Brudziński's sign or a Brudziński sign is any of three medical signs, all of which may occur in meningitis or meningism. All three are named after Józef Brudziński. Like many borrowed words in English, the name is often written without the diacritic (Brudzinski) and is pronounced /bruː'dʒɪnski/.

== Brudziński cheek sign ==
The Brudziński cheek sign or Brudziński's cheek phenomenon is a clinical sign in which pressure on the cheek elicits a reflex action, usually a twitching of the area near the eye or upper lip, and flexion of the forearm when pressure is applied to upper arm with a sphygmomanometer. It is found in patients with meningitis, and is analogous to the Brudziński symphyseal sign in the lower limb.

== Brudziński symphyseal sign ==
The Brudziński symphyseal sign is a clinical sign in which pressure on the pubic symphysis elicits a reflex flexion of the hip and knee, and abduction of the leg. It is found in patients with meningitis, and is analogous to the Brudziński cheek sign in the upper limb.

This sign was also independently discovered by a Brazilian clinician, Aloísio De Castro (1881-1959), in 1912, and is commonly called Aloísio De Castro's Sign in Brazil.

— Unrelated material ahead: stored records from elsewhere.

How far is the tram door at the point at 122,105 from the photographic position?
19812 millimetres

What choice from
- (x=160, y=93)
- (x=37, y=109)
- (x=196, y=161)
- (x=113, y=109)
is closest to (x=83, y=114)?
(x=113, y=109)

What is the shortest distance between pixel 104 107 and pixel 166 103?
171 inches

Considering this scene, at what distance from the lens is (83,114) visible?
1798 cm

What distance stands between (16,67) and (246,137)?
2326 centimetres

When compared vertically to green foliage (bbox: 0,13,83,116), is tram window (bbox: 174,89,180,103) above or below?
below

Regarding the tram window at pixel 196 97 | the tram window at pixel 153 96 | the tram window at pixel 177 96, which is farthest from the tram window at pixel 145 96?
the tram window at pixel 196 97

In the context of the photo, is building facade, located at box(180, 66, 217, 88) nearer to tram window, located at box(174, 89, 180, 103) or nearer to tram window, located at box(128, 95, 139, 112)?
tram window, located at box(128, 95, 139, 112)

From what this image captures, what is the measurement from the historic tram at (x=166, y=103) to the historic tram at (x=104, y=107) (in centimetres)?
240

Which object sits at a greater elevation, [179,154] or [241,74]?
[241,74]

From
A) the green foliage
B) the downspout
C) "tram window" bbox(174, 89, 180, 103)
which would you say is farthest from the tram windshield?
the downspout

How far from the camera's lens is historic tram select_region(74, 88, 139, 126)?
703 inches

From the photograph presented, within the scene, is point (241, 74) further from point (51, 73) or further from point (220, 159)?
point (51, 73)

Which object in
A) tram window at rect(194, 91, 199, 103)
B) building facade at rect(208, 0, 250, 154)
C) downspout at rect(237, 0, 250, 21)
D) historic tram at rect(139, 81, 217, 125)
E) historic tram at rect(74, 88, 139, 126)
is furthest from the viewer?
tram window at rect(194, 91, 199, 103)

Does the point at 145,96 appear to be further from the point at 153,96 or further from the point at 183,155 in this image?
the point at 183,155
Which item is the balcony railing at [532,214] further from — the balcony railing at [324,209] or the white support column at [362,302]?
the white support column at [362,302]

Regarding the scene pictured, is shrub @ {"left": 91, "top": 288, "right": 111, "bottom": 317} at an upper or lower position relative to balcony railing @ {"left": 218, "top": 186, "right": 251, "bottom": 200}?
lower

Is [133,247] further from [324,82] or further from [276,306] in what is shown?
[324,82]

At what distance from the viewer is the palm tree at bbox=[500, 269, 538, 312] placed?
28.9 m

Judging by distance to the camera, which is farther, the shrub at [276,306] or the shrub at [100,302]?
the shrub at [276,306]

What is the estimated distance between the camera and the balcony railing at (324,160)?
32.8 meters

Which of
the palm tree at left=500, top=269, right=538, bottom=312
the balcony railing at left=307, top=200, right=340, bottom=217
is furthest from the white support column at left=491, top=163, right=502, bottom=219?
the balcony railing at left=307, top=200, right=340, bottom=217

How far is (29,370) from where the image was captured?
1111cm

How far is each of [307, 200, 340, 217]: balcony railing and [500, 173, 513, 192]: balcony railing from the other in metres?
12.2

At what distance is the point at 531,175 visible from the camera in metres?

== Brudziński neck sign ==
The Brudziński neck sign or Brudziński's symptom is a clinical sign in which forced flexion of the neck elicits a reflex flexion of the hips. It is found in patients with meningitis, subarachnoid haemorrhage and possibly encephalitis. It is not very commonly seen.

=== Pathophysiology ===
The pain felt on Kernig's sign is due to meningeal irritation caused by movement of the spinal cord within the meninges. In the Brudzinski's neck sign, this movement with neck flexion is cancelled out by the flexion of the hip; much like two persons pulling on either side of a single rope.